◆ EXTRAIT
▽
Jérôme Bosch, Le jardin des délices (détail), 1504
William Hogarth, Evening (détail), 1863
[...]

Concentrons nous un instant sur l’oiseau, et plus particulièrement sur son œil. En comparant avec un grand nombre de reproductions on peut constater que rarement chez Ernst – sinon jamais - un œil d’oiseau n’est représenté de cette façon là, en général il s’agit d’un rond ou d’une bille. Ici le dessin en forme de feuille ou d’amande, bordée de cils, ne fait aucun doute : il s’agit bien d’un œil humain - et pourquoi pas celui de Gala4 Eluard, tel qu’on peut encore le trouver dans une autre œuvre datant de 1924? -.

Max Ernst, La roue de la lumière  (Histoires naturelles), 1926
Max Ernst, Portrait de Gala, 1924
Max Ernst, La femme visible, 1923
Les deux figures zoomorphes (dont les yeux sont représentés de façon identique) sont donc bien plus que des allusions à des personnages (ou des personnes) puisqu’elles portent les signes d’une humanité (et pas des moindres) : les yeux qui sont les miroirs du corps, pour Reverdy, ou la serrure des rêves chez les Surréalistes.

[…]
 

Revenons donc au taureau (ou au bœuf). Dans deux collages de 1922 qui figurent dans Répétitions, la figure du taureau est aussi présente. Dans l’une la tête d’un bovin est harnaché d’un appareillage étrange (fusil et tubage gastrique…), dans le second, (Luire) les figures représentées (une femme, un cheval et un boeuf) sont enfoncées ou émergent du sol par des orifices percés dans un plan de faible épaisseur (semblable à celui de Oedipus Rex). Toutes trois semblent effectivement prisonnières encastrées ou plantées dans un plancher surélevé, physiquement séparées les unes des autres, assignées dans leur trous (dans des stalles ?). La femme tourne le dos aux animaux qui, face à face, lèchent chacun un bloc de sel.
Sans titre (Répétitions)  - pour Luire (Répétitions), 1922
 « Qui fait l'oiseau? C'est le plumage. » faisait dire cyniquement Jean de La Fontaine à une Chauve-souris dans sa fable… Ernst de son côté, dans Au-delà de la peinture, malicieux, ajoutait : « Si ce sont les plumes qui font le plumage, ce n’est pas la colle qui fait le collage. »
Si ce n’était pas un cheval mais un âne (ou un oiseau dans le tableau Odipus Rex) on serait tenté de rapprocher le collage (et les deux figures zoomorphes du tableau) de quelques représentations de Nativité où le bœuf (et non le taureau) figure généralement tronqué (mangeoire, porte…), ligaturé par les cornes et proche d’une barrière ou d’un enclos (étable).
△
◆ CONSIGNES
**1)** D'après l'extrait, que lèchent les deux animaux placés face à face dans le collage Luire ?
**2)** Réécrivez le passage de l'extrait qui s'ouvre sur les mots contenant « Sans titre (Répétitions)  - pour » et se clôt sur « d’un enclos (étable). », en remplaçant « âne » par « mulet ».
**3)** Pour chacune des affirmations suivantes, dites si elle est conforme à l'extrait. (a) Dans Luire, la femme fait face aux animaux. (b) Les deux collages de 1922 figurent dans Répétitions. (c) Chez Ernst, l'œil d'oiseau est en général représenté par un rond ou une bille.
Appuyez-vous uniquement sur l'extrait pour répondre.

◆ DONNÉES
▽
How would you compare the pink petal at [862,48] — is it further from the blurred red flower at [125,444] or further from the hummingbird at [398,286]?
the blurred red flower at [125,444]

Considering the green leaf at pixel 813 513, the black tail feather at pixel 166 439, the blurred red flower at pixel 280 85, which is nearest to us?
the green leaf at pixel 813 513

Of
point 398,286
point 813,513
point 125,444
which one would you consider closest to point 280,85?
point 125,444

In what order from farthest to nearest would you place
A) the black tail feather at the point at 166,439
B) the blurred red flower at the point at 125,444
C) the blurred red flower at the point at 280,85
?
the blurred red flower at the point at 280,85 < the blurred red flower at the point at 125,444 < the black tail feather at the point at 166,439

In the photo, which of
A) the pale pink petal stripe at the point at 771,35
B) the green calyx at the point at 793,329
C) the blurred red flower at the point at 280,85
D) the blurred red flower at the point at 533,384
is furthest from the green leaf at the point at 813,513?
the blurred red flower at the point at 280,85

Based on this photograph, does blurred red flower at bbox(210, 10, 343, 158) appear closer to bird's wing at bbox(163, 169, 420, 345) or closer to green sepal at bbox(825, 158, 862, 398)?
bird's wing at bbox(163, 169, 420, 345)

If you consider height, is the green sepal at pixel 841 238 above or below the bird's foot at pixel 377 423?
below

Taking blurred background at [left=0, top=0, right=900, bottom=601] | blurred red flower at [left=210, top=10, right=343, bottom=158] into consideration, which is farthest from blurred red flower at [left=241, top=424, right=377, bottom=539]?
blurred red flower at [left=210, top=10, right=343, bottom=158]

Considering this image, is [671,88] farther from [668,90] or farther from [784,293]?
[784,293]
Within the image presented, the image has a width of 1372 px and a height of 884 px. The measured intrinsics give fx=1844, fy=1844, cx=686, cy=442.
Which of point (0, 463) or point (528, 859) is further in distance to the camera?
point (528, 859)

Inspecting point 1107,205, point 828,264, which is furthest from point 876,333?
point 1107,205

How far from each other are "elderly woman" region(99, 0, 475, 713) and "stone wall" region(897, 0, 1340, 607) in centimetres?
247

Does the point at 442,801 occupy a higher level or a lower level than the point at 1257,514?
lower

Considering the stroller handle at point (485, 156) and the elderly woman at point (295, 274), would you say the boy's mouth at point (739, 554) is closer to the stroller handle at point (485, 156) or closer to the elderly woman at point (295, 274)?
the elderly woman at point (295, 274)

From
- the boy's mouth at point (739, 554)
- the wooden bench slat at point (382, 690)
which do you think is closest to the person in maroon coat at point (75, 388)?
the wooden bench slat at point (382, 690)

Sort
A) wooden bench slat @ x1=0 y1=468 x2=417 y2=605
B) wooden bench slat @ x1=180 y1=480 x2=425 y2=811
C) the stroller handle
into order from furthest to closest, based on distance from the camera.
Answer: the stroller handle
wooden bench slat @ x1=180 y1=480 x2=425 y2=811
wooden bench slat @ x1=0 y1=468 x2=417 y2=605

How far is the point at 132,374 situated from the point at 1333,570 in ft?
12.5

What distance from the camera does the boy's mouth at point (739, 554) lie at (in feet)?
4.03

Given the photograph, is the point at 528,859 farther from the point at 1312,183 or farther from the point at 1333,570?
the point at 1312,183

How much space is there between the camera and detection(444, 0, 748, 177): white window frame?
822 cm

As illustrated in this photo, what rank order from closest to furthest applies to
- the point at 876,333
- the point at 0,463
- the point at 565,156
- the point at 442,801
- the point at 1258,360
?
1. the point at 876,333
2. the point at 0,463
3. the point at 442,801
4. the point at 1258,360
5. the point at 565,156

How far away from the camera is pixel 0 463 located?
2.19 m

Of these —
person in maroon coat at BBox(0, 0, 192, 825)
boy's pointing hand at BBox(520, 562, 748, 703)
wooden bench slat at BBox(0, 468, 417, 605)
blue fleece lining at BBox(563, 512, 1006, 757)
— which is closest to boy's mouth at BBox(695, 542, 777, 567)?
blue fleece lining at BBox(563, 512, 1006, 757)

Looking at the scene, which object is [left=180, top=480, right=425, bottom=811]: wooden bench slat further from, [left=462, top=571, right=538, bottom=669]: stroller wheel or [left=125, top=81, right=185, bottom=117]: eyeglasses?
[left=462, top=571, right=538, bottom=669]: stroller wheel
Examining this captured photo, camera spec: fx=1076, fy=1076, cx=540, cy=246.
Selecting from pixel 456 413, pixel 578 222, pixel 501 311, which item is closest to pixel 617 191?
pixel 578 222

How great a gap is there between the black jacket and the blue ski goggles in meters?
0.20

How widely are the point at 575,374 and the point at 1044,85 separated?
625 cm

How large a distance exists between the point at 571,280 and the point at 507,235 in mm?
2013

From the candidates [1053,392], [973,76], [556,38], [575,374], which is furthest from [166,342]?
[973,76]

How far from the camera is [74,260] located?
△
◆ CORRIGÉ
**1)** Chacun lèche un bloc de sel.

**2)**
Sans titre (Répétitions)  - pour Luire (Répétitions), 1922
 « Qui fait l'oiseau? C'est le plumage. » faisait dire cyniquement Jean de La Fontaine à une Chauve-souris dans sa fable… Ernst de son côté, dans Au-delà de la peinture, malicieux, ajoutait : « Si ce sont les plumes qui font le plumage, ce n’est pas la colle qui fait le collage. »
Si ce n’était pas un cheval mais un mulet (ou un oiseau dans le tableau Odipus Rex) on serait tenté de rapprocher le collage (et les deux figures zoomorphes du tableau) de quelques représentations de Nativité où le bœuf (et non le taureau) figure généralement tronqué (mangeoire, porte…), ligaturé par les cornes et proche d’une barrière ou d’un enclos (étable).

**3)**
(a) Non : « La femme tourne le dos aux animaux ».
(b) Oui : « Dans deux collages de 1922 qui figurent dans Répétitions ».
(c) Oui : « en général il s’agit d’un rond ou d’une bille ».